Known hypersensitivity to the product. Thromboembolic disorders, including arterial and venous thrombosis, intracavitary hemorrhage, and severe renal impairment.

• Tranexamic Acid is generally well tolerated; however, occasional symptoms such as fatigue, conjunctival irritation, nasal congestion, itching, skin redness, and rashes may occur.
• After oral use, gastrointestinal symptoms like nausea, diarrhea, and gastric discomfort (heartburn) may be observed.
• Rare cases of postural hypotension have been reported.
• If hypersensitivity to tranexamic acid occurs, discontinue or suspend treatment and initiate appropriate therapy.

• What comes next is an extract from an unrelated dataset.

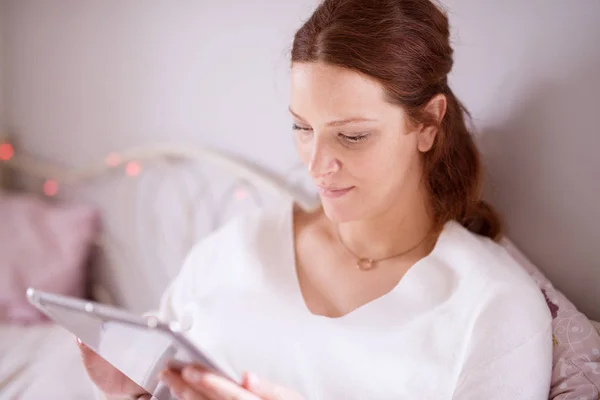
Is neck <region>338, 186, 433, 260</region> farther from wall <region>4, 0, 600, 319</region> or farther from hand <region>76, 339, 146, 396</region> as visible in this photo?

As the drug can cross the placenta and its effects on the fetus are not fully known, Tranexamic Acid should generally be avoided during known or suspected pregnancy. Tranexamic Acid is excreted into breast milk at approximately one hundredth of the maternal blood concentration. An antifibrinolytic effect in the breastfed infant is unlikely.

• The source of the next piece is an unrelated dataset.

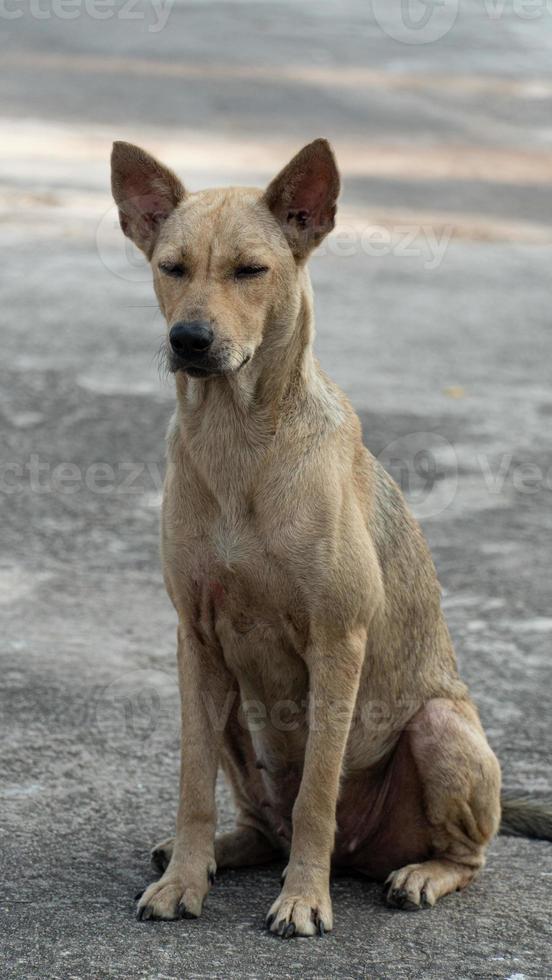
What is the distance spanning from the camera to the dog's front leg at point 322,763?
471cm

• Tranexamic Acid should be used in conditions associated with hyperfibrinolysis. Prophylactic treatment should be started 24 hours before surgery and continued for 3–4 days afterward.
• Treatment of hemorrhage should be continued for at least 24 hours after bleeding has stopped.
• In cases of hematuria, especially when not associated with other bleeding disorders, the dose should be reduced to avoid clot formation in the urinary tract.
• Tranexamic Acid is contraindicated in severe renal impairment or anuria and should be used cautiously in mild to moderate renal dysfunction.
• Special caution is required in patients with cardiac or hepatic disease.

Anti-fibrinolytic drugs,Hemostatic drugs (medicines that control bleeding)

Store in a dry place at 15–30°C, protected from light. Keep out of the reach of children.